--- TEXTE À LIRE ---

La terre rouge sang de Madagascar
(24 février 2009, blog)
Le gouvernement malgache a loué la moitié de ses terres à Daewoo, pour que le groupe y produise du maïs et de l'huile...à destination des Sud-Coréens. De plus en plus de pays pauvres cèdent aux sirènes des investisseurs étrangers pour qui l'agrobusiness offshore fait figure de nouvel Eldorado. Un « avatar du néo-colonialisme » selon les ONG.
Le projet qui va lier Madagascar à Daewoo, via la filiale Daewoo Logistics, est colossal, sans doute le plus grand accord au monde de location de terres agricoles : 300 000 hectares seront consacrés à la production d'huile de palme, pour une production annuelle de 500 000 tonnes ; un million d'hectares se couvriront de champs de maïs, pour en extraire 4 millions de tonnes chaque année. L'investisseur promet des retombées économiques importantes pour la Grande Ile, à la hauteur des quelque 4,8 milliards d'euros que le géant consacrerait sur 25 ans à son projet. Selon Yong Nam-ahn, le président de Daewoo Logistics, venu annoncer la bonne nouvelle à Antananarivo en novembre dernier, « les ouvriers malgaches embauchés seront formés par des ingénieurs sud-coréens et sud-africains ».

---

■ **CONSIGNES ÉCRITES**:
(A) Résumez en deux phrases le texte sur Madagascar et Daewoo.
(B) D'après le texte sur Madagascar et Daewoo, par qui les ouvriers malgaches embauchés seront-ils formés ?
(C) Reproduisez le passage du texte sur Madagascar et Daewoo en commençant par « Le gouvernement malgache » et en continuant jusqu'à « selon les ONG. ».

--- DONNÉES ENREGISTRÉES ---

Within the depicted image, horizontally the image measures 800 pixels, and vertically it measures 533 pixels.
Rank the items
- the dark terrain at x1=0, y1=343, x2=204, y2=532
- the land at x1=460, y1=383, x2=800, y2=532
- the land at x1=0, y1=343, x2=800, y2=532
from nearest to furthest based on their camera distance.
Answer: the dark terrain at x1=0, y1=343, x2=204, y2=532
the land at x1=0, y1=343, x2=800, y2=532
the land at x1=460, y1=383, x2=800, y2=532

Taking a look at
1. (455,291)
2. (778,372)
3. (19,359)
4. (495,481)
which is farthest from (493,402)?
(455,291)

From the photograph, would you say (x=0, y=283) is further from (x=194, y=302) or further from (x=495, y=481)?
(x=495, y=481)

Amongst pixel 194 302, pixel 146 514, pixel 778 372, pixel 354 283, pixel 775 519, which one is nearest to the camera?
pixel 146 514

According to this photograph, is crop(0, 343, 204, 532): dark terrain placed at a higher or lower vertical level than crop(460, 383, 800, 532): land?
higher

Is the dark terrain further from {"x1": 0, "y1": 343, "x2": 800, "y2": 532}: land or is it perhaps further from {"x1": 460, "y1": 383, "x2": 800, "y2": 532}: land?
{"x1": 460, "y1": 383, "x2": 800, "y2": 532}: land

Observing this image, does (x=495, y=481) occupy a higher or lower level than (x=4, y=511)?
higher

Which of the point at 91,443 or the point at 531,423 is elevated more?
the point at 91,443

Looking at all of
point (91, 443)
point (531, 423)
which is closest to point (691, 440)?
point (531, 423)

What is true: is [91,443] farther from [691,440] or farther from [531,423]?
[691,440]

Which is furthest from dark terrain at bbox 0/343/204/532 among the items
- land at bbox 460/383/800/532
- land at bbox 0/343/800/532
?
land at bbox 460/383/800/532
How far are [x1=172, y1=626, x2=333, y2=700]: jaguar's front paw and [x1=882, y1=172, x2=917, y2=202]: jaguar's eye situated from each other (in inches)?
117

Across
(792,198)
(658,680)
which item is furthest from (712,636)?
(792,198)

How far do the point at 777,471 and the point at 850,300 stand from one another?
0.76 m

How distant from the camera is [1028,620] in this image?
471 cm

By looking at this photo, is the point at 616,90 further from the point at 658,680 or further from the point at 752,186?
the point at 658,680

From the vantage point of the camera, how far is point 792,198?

---

■ **RÉPONSES ÉCRITES**:
(A) Le gouvernement malgache a loué la moitié de ses terres à Daewoo pour y produire du maïs et de l'huile destinés aux Sud-Coréens, ce que des ONG qualifient d'« avatar du néo-colonialisme ». Le projet prévoit 300 000 hectares consacrés à l'huile de palme et un million d'hectares de maïs, et l'investisseur promet d'importantes retombées économiques à la hauteur des quelque 4,8 milliards d'euros qu'il consacrerait au projet sur 25 ans.

(B) Par des ingénieurs sud-coréens et sud-africains.

(C)
Le gouvernement malgache a loué la moitié de ses terres à Daewoo, pour que le groupe y produise du maïs et de l'huile...à destination des Sud-Coréens. De plus en plus de pays pauvres cèdent aux sirènes des investisseurs étrangers pour qui l'agrobusiness offshore fait figure de nouvel Eldorado. Un « avatar du néo-colonialisme » selon les ONG.